- Directed by: Terri Hanauer
- Written by: Peter Lefcourt
- Produced by: Linda L. Miller
- Starring: Natalie Zea; Jeffrey Vincent Parise;
- Cinematography: Marco Fargnoli
- Edited by: Michael X. Flores
- Music by: Emanuele Arnone Dino Herrmann
- Production company: Sweet Talk Productions
- Release date: 2 March 2013 (Cinequest Film Festival);
- Running time: 92 minutes
- Country: United States
- Language: English

= Sweet Talk (film) =

Sweet Talk is a 2013 American adventure drama film directed by Terri Hanauer, starring Natalie Zea and Jeffrey Vincent Parise.

==Cast==
- Natalie Zea as Delilah
- Jeffrey Vincent Parise as Samson
- John Glover as Professor / Count
- Lindsay Hollister as Ginny
- Karen Austin as Newsvender / Nurse
- Time Winters as Silent Man
- Anzu Lawson as Suzi Yamagutchi
- Andre Myers as Marcus
- Devion Andrez Coleman as Tremayne

==Reception==
Annlee Ellingson of the Los Angeles Times wrote that while Zea "gives a natural performance amid a neighborhood of painful stereotypes", she "doesn’t adjust her cadence, let alone accent, for the historical flashbacks, bringing a modern sensibility that limits the effectiveness of these scenes", while Parise is "reduced to talking to a pet bird to explain his emotions."

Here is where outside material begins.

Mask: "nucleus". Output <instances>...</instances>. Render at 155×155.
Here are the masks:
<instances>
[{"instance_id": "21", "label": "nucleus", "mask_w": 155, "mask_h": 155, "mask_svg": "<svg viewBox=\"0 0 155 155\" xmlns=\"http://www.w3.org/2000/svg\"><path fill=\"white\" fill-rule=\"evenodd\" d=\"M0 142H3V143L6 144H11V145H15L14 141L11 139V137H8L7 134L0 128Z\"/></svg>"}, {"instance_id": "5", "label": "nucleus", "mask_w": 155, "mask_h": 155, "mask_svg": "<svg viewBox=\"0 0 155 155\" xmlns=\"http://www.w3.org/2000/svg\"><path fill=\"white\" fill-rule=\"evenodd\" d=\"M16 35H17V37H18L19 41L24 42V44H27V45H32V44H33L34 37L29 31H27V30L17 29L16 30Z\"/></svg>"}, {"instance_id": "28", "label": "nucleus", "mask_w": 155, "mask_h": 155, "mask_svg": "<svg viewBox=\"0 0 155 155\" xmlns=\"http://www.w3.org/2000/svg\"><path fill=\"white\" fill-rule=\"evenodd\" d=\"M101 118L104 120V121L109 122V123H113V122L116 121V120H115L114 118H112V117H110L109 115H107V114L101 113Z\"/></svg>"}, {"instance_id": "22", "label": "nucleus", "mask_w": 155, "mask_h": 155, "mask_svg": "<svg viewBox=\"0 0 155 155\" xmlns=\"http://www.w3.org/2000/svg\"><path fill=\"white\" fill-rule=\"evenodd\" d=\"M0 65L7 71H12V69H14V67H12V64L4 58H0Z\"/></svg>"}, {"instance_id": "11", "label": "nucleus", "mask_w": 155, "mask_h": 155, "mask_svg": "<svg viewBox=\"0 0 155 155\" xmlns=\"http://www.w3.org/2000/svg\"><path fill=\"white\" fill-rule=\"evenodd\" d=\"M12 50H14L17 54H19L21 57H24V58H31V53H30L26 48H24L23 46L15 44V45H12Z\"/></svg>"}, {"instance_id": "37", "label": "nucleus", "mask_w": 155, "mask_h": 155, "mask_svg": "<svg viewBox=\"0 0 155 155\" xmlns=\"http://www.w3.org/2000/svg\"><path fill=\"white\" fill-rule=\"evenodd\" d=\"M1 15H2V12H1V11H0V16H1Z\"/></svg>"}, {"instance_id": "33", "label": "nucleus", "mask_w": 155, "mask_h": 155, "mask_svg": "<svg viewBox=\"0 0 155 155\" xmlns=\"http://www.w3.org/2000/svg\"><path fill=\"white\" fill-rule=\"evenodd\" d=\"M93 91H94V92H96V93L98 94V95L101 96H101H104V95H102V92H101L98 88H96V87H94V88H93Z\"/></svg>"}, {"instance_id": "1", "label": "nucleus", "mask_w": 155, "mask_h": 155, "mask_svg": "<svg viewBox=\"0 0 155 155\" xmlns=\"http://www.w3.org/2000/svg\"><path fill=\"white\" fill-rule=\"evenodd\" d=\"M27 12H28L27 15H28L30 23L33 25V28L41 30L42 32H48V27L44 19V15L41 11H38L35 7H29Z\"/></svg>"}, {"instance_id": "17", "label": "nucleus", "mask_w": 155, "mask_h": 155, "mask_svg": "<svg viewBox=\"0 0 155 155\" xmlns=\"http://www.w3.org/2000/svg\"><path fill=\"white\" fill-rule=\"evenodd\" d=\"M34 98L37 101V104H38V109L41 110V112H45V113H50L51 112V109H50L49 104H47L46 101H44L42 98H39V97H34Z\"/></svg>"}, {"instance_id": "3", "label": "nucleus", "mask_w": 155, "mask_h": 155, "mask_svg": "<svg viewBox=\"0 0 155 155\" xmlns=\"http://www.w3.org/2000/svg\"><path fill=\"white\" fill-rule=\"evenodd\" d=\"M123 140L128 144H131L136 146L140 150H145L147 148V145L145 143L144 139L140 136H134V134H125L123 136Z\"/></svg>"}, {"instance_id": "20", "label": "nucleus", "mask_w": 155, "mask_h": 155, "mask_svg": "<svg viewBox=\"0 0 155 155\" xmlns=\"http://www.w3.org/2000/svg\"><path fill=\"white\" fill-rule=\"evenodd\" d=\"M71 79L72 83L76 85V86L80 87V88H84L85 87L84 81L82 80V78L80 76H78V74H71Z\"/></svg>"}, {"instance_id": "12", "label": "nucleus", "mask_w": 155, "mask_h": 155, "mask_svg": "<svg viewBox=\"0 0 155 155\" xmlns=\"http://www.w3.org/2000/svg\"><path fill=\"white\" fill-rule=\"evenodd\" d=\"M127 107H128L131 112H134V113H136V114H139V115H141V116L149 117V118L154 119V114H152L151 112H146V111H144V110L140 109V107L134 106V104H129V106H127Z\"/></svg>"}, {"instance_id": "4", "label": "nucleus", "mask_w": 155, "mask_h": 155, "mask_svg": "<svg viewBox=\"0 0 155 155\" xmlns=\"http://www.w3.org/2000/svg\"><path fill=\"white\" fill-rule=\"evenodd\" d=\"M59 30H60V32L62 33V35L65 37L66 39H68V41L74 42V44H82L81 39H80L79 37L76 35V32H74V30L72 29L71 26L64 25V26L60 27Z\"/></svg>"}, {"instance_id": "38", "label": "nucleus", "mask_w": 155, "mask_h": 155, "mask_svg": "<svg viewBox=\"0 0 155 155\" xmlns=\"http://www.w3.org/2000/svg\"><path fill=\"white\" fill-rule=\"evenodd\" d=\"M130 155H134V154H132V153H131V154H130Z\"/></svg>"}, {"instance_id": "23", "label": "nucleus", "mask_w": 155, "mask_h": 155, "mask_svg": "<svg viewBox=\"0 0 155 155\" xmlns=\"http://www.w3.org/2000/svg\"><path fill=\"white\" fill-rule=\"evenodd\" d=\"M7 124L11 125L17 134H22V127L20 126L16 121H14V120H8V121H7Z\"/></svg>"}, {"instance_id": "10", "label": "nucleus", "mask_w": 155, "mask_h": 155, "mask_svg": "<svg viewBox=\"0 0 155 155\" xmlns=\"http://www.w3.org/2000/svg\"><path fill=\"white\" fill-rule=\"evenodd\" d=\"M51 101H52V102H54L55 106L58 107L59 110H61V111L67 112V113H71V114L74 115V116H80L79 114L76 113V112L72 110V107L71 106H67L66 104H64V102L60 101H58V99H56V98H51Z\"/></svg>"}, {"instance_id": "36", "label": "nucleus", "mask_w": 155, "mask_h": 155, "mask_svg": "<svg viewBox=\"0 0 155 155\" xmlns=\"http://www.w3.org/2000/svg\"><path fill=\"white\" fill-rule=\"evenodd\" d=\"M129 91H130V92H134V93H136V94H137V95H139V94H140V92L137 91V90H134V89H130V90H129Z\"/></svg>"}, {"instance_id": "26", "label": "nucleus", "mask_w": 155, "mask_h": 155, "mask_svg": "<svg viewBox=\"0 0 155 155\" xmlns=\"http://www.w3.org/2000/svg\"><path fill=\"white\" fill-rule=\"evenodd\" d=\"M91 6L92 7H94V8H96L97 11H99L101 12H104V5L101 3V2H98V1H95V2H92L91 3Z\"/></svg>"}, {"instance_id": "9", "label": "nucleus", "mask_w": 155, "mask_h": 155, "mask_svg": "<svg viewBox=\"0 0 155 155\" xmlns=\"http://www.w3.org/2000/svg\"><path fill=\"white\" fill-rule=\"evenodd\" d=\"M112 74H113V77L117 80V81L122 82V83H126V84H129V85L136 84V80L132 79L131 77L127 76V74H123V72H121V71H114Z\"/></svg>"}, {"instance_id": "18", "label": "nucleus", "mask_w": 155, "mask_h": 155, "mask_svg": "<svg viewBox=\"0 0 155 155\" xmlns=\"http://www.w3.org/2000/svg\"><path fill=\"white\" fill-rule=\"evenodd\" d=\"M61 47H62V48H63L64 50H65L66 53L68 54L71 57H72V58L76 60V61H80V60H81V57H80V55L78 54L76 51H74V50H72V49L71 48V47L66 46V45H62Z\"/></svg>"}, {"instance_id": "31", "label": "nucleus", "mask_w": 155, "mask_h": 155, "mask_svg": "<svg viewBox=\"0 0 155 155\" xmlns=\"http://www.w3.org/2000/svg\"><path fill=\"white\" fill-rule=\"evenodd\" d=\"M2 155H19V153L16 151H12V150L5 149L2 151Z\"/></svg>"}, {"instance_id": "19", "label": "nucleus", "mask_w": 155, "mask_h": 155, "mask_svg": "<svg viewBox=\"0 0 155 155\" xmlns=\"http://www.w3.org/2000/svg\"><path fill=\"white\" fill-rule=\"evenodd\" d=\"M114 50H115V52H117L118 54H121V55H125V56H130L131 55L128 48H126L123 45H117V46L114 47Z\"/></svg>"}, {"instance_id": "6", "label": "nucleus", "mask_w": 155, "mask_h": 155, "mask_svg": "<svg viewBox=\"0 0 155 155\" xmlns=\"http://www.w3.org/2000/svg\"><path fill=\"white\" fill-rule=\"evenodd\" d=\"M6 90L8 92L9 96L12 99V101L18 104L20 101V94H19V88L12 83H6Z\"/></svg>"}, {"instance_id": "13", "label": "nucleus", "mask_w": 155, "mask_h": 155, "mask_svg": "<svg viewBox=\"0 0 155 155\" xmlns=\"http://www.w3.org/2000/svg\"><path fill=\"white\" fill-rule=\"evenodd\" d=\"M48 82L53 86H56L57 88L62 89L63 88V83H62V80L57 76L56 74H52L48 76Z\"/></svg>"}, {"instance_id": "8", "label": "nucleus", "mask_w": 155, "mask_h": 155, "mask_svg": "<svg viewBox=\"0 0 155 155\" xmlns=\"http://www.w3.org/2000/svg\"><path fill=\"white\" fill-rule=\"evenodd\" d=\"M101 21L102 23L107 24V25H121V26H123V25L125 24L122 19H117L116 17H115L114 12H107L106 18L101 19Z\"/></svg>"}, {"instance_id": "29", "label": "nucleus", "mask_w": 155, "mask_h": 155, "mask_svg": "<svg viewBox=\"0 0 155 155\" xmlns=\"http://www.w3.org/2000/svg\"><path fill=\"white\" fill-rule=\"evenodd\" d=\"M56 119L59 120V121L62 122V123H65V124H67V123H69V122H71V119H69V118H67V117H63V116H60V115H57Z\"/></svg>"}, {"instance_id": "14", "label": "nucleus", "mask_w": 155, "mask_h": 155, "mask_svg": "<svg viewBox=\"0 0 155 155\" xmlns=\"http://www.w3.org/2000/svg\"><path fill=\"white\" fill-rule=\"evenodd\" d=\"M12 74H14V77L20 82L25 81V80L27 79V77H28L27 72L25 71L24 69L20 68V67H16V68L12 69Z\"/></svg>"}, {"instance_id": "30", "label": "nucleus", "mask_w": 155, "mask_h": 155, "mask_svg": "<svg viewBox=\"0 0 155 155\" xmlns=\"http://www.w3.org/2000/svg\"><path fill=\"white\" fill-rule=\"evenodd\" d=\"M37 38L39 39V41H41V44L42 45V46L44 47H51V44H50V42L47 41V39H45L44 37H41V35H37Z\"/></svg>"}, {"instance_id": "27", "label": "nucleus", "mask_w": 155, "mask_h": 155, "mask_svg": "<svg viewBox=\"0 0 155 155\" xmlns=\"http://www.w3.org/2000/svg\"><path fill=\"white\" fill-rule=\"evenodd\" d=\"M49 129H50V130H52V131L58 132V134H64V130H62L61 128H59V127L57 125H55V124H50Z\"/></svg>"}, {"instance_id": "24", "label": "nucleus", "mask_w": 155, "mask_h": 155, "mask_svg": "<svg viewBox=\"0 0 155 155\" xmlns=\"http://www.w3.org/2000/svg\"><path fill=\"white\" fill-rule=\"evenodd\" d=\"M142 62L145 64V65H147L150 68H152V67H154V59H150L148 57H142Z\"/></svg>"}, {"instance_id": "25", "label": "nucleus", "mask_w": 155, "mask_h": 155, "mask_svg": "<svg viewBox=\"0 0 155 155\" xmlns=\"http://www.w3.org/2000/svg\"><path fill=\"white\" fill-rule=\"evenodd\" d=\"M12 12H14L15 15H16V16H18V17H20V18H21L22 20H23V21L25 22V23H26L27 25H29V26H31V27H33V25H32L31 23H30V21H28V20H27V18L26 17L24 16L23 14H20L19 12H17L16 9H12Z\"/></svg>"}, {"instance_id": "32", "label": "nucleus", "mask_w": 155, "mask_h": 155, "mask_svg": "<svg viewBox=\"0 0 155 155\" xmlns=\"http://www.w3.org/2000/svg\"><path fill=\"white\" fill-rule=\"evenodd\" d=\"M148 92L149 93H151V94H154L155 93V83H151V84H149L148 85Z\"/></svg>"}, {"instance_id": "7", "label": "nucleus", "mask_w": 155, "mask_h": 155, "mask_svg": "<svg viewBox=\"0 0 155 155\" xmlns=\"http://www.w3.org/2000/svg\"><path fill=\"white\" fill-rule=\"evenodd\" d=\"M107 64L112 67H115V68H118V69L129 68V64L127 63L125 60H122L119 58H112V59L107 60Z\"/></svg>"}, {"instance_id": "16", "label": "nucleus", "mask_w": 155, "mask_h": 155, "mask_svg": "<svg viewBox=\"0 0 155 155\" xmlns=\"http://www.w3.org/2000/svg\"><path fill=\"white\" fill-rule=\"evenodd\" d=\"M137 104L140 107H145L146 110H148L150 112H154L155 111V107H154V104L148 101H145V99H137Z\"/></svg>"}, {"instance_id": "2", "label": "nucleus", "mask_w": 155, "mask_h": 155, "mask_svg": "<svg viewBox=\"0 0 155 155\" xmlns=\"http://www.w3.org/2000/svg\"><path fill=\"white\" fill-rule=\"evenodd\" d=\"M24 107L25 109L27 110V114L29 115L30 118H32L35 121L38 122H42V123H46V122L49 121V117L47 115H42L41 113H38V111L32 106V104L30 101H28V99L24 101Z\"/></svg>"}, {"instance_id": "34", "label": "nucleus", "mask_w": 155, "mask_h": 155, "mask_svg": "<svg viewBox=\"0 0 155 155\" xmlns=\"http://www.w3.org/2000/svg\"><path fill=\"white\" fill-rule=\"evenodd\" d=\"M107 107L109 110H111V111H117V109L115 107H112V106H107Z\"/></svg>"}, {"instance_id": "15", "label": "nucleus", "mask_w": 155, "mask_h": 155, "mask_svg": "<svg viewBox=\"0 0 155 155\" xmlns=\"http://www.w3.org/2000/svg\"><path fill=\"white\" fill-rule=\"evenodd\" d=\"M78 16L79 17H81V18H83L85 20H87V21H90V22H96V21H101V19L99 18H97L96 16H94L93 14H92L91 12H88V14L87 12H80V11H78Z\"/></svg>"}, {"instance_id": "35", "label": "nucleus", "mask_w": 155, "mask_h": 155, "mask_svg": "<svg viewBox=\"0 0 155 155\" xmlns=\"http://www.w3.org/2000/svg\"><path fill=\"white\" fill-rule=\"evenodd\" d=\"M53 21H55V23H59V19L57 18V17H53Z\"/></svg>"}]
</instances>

Joe Leydon of Variety called the film a "borderline embarrassing vanity project that brings out the worst in TV vet Peter Lefcourt" and wrote that Zea and Parise "bring impressive measures of conviction to laughable dialogue".

Gabe Toro of IndieWire gave the film a grade of "D-" and called it "very cheap, wholly unconvincing, and loaded with dull narration.".